I looked for a note in the ashtray and also on the refrigerator, which he used for note-leaving sometimes. There was none. I sat on the couch and stared at the space where the entertainment center used to be. I real
ized I would be driving the truck from now on because of the decision I had made a few days previous, and now I had to live with it. The wrong car, I thought to myself. I picked the wrong car. I’m stuck now. I’m stuck. I made the wrong decision. I am completely stuck.
HE KNOWS A LOT of old jokes, she’s heard them all before. She wants to hear new jokes. He wants her to cook more, look at all of these appliances; she wants him to try just a little harder to make her laugh. If you could just try a little harder. Just try to be interesting. Do something.
I cut a man once, she tells her husband. She says this after they’ve been married for two years, and he’s certain he already knows everything about her. This is just her way of letting him know: Boy, were you wrong.
I cut him right here. She slid her finger sharply across his upper thigh, near the groin. I slashed him. She is sitting straight up, neck and head held high, no pretense, no guise, just her.
Maggie, come on. You did no such thing.
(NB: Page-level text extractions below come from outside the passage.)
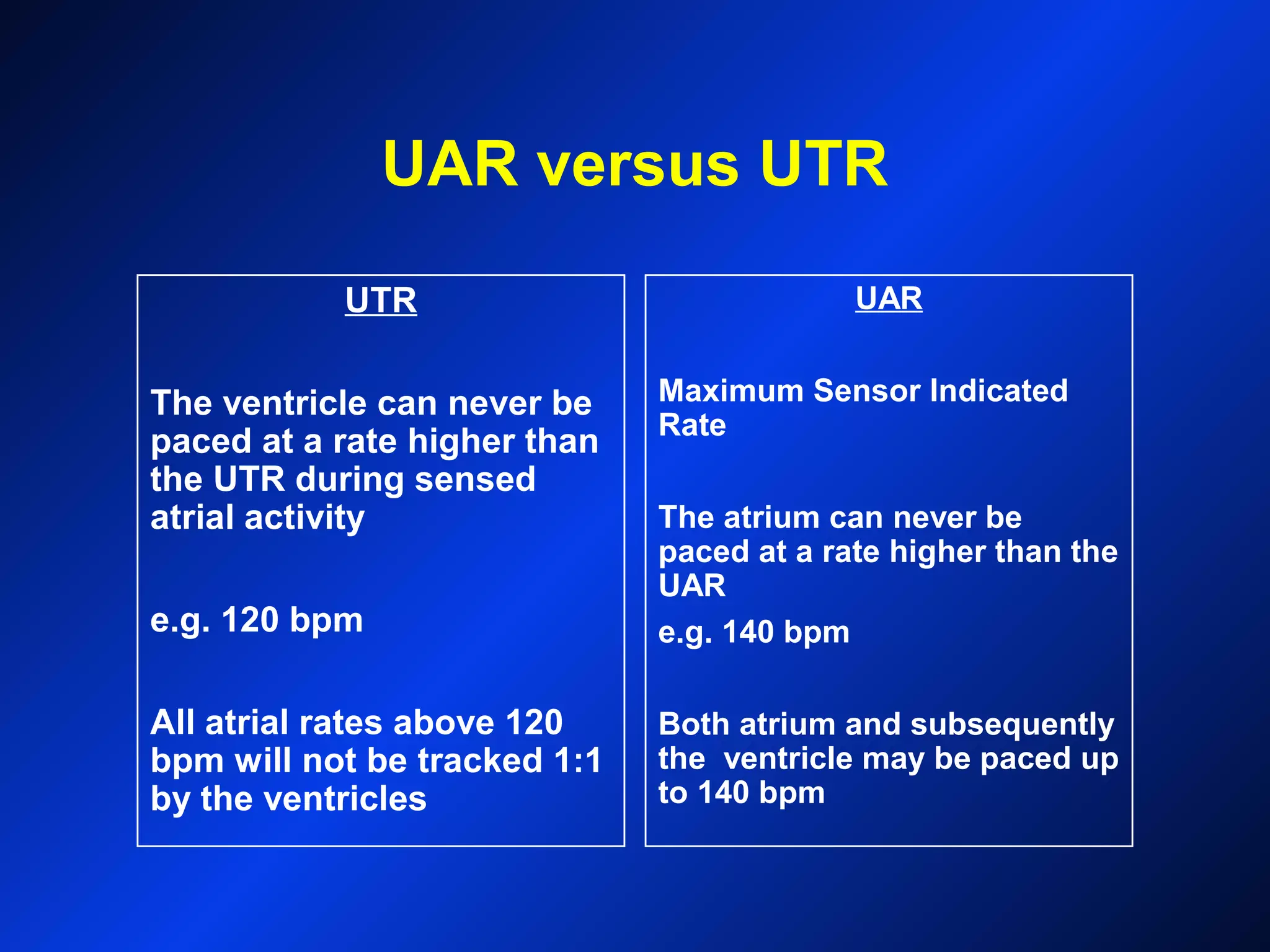 UAR versus UTR

UTR

The ventricle can never be paced at a rate higher than the UTR during sensed atrial activity

e.g. 120 bpm

All atrial rates above 120 bpm will not be tracked 1:1 by the ventricles

UAR

Maximum Sensor Indicated Rate

The atrium can never be paced at a rate higher than the UAR

e.g. 140 bpm

Both atrium and subsequently the ventricle may be paced up to 140 bpm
His wife is the nicest woman he knows.
I did, too, Robert.
And when did this alleged felony occur?
Robert has been watching too much Law & Order, she thinks.
The summer before my junior year of college, she says. I went a little crazy.
THAT SUMMER, her father made her live with him in Evanston, in a huge, dusty rented house with wood floors and walls so dark and cool, she felt like she was living in an icebox. He was running a writing program as he did every summer, at a school there. He was a famous writer who led a fancy, famous life that she and her older sister, Holly, were usually absent from because he had abandoned them when they were young and moved to California.